It’s February – American Heart Month – a time when the nation spotlights heart disease, the No. 1 killer of Americans. You’re probably familiar with the most common symptoms of heart disease. The one that gets the most attention is chest pain (or angina), which can feel like tightness, pressure, aching or pain in your chest, but heart disease can create a wide range of symptoms, some far less common than others. Let’s take a look at some of them.
Struggling To Breathe While Lying Flat
You may find yourself gasping for breath or otherwise struggling to breathe easily while lying down. You might only be able to sleep by propping yourself up with several pillows. This could be related to fluid buildup in your lungs. If your heart isn’t pumping as strongly as it should be, it will have difficulty keeping your blood flowing, allowing more of it to pool. For some people, this condition – known as orthopnea – may be the only symptom of congestive heart failure.
Legs or Hips Hurt While Walking
If your legs feel fine while resting, but then start hurting or cramping when you go for a walk, it could be a sign of congestion or blockage in your arteries. The pain (claudication) is often a symptom of peripheral artery disease (PAD), which is caused by the buildup of plaque (fats and cholesterol) on artery walls.
The pain occurs when you become active because your muscles can’t get enough oxygen and nutrients from your clogged arteries.
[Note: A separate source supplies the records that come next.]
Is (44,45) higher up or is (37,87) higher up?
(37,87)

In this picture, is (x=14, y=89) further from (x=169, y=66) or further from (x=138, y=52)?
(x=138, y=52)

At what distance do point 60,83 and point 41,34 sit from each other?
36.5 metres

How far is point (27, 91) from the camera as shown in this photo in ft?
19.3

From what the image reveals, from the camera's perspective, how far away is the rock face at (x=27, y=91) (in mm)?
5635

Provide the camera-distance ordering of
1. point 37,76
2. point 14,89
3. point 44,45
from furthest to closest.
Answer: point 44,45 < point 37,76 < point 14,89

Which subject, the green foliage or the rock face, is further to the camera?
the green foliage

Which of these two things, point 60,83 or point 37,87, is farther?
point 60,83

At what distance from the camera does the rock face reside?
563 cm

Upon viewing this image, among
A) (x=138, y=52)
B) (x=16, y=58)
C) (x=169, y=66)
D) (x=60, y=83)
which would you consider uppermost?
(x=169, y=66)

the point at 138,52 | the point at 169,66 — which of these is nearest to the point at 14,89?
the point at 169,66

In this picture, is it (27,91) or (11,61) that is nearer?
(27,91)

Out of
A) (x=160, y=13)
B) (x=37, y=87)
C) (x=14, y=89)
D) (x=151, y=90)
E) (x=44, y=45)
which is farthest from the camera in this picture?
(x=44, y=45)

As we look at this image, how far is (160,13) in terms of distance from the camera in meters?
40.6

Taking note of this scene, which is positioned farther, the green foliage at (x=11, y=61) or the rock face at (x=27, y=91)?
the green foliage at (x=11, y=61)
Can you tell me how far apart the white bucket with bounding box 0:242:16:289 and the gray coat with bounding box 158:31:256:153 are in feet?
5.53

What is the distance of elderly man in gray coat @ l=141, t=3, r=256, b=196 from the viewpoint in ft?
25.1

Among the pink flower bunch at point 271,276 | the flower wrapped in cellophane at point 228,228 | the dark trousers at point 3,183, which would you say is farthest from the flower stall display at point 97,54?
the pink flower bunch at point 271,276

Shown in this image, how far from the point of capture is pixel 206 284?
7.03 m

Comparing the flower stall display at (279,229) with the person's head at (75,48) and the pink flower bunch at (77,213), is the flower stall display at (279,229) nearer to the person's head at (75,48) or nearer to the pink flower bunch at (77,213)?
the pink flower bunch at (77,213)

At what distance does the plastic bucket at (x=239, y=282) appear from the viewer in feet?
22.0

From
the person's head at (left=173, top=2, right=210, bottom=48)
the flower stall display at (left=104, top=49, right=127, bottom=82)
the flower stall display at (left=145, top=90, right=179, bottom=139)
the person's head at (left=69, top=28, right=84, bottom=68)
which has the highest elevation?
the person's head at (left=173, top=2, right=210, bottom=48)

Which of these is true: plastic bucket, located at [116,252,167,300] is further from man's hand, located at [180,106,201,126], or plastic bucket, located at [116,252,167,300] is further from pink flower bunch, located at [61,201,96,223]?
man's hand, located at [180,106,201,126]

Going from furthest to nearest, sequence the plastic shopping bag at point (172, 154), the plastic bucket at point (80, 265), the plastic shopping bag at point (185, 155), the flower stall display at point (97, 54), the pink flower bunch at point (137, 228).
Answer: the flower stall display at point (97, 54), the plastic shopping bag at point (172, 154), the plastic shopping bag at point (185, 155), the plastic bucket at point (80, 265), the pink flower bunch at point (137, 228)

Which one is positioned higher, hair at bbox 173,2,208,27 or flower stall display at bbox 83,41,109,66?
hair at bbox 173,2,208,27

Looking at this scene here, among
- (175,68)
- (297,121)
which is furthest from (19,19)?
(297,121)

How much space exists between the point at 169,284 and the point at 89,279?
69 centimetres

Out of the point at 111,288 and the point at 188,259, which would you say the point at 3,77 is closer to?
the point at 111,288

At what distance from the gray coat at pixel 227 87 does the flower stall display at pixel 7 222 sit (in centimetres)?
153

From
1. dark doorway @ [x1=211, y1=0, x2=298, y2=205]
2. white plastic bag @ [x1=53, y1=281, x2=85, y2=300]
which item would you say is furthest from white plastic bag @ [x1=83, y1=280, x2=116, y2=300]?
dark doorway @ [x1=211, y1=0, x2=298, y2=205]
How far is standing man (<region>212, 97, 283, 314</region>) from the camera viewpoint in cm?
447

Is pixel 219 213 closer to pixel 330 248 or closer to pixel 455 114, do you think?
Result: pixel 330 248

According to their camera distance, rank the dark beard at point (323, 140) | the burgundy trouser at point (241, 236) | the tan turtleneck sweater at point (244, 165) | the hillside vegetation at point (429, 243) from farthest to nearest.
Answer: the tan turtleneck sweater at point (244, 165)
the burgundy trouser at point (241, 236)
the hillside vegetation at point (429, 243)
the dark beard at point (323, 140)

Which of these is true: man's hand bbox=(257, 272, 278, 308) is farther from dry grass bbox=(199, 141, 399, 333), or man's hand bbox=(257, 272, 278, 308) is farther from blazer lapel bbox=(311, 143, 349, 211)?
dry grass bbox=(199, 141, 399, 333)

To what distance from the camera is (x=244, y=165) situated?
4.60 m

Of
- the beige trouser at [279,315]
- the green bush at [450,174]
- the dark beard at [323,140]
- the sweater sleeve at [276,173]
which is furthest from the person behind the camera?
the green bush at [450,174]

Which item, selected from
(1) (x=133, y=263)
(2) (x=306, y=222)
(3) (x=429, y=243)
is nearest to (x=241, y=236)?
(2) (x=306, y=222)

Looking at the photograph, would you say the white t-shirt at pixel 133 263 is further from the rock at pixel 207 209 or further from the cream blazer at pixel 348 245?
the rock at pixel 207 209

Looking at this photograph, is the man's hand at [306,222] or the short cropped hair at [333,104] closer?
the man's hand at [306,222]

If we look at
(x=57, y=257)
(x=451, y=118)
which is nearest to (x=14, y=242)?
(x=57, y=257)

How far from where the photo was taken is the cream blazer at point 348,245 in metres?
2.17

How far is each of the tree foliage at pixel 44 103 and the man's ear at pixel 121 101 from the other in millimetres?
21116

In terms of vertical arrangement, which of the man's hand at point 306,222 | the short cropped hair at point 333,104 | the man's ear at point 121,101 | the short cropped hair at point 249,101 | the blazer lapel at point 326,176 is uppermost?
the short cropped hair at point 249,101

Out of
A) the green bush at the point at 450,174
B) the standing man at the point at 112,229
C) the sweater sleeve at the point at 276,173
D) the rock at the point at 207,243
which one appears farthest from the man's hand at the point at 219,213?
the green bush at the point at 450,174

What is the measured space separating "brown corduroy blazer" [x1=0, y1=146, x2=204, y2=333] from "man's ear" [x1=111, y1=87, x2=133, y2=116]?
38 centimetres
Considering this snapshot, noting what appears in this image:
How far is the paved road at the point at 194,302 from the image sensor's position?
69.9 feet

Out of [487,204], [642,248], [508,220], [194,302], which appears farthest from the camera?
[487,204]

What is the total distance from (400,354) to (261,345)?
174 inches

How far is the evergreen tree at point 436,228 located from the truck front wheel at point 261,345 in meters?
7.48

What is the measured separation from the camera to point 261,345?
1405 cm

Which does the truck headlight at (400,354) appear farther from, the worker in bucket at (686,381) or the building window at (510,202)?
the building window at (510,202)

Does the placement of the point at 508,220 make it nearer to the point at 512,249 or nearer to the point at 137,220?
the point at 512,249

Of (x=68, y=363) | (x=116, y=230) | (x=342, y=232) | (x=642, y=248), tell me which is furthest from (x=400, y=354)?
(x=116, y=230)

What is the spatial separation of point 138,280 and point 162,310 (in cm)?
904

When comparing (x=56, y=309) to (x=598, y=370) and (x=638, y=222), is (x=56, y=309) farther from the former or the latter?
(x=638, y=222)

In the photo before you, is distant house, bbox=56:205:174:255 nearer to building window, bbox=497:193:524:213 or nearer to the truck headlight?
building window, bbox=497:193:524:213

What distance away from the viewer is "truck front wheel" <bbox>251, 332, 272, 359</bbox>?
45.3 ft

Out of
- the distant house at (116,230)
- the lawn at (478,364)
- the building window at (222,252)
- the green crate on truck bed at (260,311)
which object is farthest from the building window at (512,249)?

The pain then fades away when you rest. People with PAD are at higher risk of congestive heart failure.
Erectile dysfunction can be caused by several things, including diabetes and stress. But it may also be an indicator of heart disease. The root cause is endothelial dysfunction, a condition in which the blood vessels have a hard time expanding or contracting the way they’re supposed to. The condition reduces blood flow both to the penis and the heart.
Swollen Feet or Ankles
There are several potential causes for swollen feet and ankles. But when your heart isn’t working as efficiently as it should be, it has difficulty pushing blood throughout your body. This can be problematic for your legs and feet, in particular. The blood moves into them, but your heart isn’t beating strongly enough to push the blood back through your veins.
Some people may feel fine when they get up in the morning. But by the end of the day, their lower legs, ankles and feet become swollen. If the swelling is in only one leg, that may suggest a blood clot or infection. When it’s related to heart failure, the swelling generally occurs in both legs.
Feeling Tired for No Reason
Unexplained fatigue is one of the more common symptoms found in heart disease patients. Maybe you feel exhausted after unloading the dishwasher or walking to the mailbox. It may be related to an obstructed coronary artery, which restricts blood flow to the heart. For women, this is often the first sign of heart trouble.
Waking Up Often at Night To Urinate
It’s not uncommon for aging men (enlarged prostates) and women (incontinence) to wake up more frequently at night to urinate. But it also can be a telltale symptom of heart problems.
It’s somewhat related to swollen feet and ankles – with the weakened heart having trouble pumping blood through your body during the day. At night, while you rest, that blood has an easier time making its way back to the heart. Likewise, the kidneys end up having more fluids to filter, increasing the frequency of urination at night.
Bad breath can be a sign that you have gum disease. And while that doesn’t cause heart disease, there is a well-known correlation between periodontal disease and cardiovascular disease. People with gum disease have two to three times higher risk of a heart attack.
Unexplained queasiness could be related to your heart’s struggles to pump blood, which causes fluid to build up in your lungs, abdomen and legs. Water retention and bloating may cause you to feel full, less hungry and nauseous.
Yet another side effect of your heart’s diminished strength is fluid buildup in the lungs, a condition called pulmonary edema. This can cause a persistent cough as your body attempts to clear this excess fluid. It’s not uncommon for this type of cough to be diagnosed initially as a respiratory issue. It is more likely to be attributed to a heart problem when accompanied by other symptoms, including shortness of breath and leg swelling.